DHL noise curb won’t clinch Brussels deal
Even if global courier DHL were to limit the use of noisy planes at Brussels Airport, this would not be enough to reach a deal on its planned expansion, a key regional Belgian minister was quoted as saying on Wednesday. DHL’s plans to increase flights at Brussels’ Zaventem Airport hit new obstacles earlier this month when squabbling national and regional governments closed ranks to demand that the company reduce the use of noisy intercontinental planes.
“Even if DHL were to say today that it would be prepared to limit itself to four noisy MD-11 (planes) per night… the case will not yet be solved,” Yves Leterme, the prime minister of the northern Dutch-speaking Flanders region, told the daily Metro in an interview.
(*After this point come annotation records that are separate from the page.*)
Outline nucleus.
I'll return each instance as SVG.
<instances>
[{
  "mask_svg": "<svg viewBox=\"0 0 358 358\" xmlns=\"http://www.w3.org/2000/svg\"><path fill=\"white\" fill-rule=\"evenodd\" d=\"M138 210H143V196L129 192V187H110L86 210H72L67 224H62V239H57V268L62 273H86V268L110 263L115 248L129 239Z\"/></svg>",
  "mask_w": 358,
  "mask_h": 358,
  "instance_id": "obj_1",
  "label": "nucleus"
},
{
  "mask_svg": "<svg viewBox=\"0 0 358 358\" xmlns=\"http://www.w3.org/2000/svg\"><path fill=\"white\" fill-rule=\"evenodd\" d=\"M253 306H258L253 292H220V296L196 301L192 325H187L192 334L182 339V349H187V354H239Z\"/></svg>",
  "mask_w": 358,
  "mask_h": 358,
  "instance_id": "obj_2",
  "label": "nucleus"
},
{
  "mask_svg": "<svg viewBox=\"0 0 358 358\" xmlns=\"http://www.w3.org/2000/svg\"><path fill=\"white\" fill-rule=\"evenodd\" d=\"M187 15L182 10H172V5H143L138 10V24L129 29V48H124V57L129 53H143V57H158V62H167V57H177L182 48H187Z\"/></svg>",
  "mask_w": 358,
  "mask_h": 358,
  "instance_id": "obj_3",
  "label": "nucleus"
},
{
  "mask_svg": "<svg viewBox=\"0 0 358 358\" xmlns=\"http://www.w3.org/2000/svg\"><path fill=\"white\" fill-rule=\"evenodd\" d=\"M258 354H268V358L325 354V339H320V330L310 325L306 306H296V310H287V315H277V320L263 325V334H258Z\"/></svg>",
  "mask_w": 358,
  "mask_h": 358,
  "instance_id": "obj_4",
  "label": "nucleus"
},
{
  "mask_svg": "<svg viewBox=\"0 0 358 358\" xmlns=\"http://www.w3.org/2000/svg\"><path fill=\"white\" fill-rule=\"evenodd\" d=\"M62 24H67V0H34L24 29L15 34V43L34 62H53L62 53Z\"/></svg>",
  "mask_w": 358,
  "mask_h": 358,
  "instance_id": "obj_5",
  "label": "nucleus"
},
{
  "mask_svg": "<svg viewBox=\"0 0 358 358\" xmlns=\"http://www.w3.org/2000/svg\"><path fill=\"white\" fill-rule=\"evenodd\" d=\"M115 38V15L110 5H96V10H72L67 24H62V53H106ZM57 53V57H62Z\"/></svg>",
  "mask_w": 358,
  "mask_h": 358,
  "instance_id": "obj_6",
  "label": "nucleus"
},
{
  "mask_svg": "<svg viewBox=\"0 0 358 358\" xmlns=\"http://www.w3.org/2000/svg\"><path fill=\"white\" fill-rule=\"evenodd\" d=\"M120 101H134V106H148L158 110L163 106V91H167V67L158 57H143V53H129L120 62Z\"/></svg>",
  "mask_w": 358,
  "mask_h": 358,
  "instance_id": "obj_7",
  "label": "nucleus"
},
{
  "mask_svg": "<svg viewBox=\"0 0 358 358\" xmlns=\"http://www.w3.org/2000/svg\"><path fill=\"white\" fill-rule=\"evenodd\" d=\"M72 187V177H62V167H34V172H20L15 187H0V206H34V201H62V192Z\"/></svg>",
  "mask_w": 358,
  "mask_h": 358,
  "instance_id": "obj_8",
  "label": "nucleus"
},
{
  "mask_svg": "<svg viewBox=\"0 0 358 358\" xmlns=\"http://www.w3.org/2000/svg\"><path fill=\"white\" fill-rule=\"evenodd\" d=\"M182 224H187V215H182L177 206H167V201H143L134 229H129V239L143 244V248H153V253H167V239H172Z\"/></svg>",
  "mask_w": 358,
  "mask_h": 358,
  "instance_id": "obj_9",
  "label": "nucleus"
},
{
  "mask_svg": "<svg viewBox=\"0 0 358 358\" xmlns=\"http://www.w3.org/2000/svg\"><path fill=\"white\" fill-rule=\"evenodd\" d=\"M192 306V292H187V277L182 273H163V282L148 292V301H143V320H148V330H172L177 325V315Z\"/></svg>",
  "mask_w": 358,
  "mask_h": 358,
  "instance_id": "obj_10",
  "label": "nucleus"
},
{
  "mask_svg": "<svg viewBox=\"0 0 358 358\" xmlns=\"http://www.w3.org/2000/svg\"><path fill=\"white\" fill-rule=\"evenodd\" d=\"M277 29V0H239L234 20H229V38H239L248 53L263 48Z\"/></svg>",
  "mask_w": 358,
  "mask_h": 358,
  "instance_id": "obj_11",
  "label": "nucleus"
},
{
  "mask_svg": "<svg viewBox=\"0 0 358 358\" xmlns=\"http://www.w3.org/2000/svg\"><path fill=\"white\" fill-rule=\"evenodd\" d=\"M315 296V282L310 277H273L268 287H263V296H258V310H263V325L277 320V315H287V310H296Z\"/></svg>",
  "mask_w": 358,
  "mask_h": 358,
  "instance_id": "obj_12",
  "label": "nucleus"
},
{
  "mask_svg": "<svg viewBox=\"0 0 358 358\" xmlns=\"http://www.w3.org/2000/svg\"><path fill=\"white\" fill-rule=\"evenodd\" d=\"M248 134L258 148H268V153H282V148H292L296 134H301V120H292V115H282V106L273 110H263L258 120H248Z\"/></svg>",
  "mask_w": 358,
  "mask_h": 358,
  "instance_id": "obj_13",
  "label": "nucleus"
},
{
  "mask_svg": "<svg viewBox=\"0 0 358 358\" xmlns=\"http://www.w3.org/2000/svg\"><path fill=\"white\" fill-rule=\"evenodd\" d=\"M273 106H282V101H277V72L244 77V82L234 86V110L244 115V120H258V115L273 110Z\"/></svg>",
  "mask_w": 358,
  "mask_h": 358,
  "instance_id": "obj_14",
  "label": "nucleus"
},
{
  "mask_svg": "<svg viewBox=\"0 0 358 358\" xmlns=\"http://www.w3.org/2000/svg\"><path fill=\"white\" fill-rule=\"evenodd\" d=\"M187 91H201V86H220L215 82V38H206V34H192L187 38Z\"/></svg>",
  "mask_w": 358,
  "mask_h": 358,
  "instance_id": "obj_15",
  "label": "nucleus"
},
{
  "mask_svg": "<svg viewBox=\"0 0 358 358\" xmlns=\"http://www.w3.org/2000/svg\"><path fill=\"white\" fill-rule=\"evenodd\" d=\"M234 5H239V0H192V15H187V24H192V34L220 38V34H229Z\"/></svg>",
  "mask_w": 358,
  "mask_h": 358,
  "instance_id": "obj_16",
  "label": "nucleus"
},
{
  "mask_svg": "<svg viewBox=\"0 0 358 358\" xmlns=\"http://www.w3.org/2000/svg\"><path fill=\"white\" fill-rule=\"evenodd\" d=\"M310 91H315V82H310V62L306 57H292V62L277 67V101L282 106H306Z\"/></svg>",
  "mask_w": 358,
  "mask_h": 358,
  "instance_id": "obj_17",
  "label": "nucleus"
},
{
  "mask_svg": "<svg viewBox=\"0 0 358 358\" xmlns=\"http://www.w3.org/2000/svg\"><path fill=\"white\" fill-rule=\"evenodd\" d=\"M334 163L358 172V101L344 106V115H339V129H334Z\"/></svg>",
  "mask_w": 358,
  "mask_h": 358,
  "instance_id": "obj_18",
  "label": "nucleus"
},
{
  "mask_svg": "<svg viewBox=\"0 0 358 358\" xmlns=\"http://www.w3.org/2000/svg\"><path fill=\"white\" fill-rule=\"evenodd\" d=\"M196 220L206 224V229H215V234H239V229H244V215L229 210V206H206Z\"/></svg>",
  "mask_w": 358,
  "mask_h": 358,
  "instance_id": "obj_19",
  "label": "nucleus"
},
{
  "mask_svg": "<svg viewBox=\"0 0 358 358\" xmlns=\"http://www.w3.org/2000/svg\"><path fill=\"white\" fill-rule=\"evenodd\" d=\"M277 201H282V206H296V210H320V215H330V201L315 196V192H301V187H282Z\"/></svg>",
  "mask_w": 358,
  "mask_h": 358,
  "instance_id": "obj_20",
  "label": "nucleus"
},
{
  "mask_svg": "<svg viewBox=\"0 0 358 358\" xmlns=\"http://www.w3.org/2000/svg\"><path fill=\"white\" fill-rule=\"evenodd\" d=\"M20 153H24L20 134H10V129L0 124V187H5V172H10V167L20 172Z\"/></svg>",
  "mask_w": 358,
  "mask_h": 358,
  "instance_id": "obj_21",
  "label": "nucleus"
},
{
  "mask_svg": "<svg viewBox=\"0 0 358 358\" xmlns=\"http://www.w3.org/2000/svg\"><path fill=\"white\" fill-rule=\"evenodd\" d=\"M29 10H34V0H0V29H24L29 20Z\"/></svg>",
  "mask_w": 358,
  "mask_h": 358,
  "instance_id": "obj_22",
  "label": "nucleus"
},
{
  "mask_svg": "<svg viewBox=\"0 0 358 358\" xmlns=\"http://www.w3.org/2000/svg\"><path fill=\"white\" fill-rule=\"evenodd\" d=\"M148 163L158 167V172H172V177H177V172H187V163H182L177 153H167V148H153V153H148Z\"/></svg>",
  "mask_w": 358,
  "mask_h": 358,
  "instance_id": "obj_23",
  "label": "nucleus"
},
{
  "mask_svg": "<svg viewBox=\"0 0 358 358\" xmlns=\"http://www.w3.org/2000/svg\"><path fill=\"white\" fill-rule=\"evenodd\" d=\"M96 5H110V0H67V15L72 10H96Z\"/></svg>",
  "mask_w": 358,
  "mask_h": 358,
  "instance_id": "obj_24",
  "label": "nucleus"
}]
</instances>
“Absolutely not, absolutely not,” he added, when asked whether a positive reply from DHL to a letter from the federal government to replace the MD-11 with less noisy planes as soon as possible, would constitute a final deal.
Leterme said the Flanders and Brussels regions also have to agree on a fair distribution of the routes of those night flights.
DHL has made veiled threats about leaving the country and taking thousands of jobs with it if the global courier does not get what it wants.
“Those jobs are important but it has to take place within a framework that spreads the burden in an even way,” Leterme said.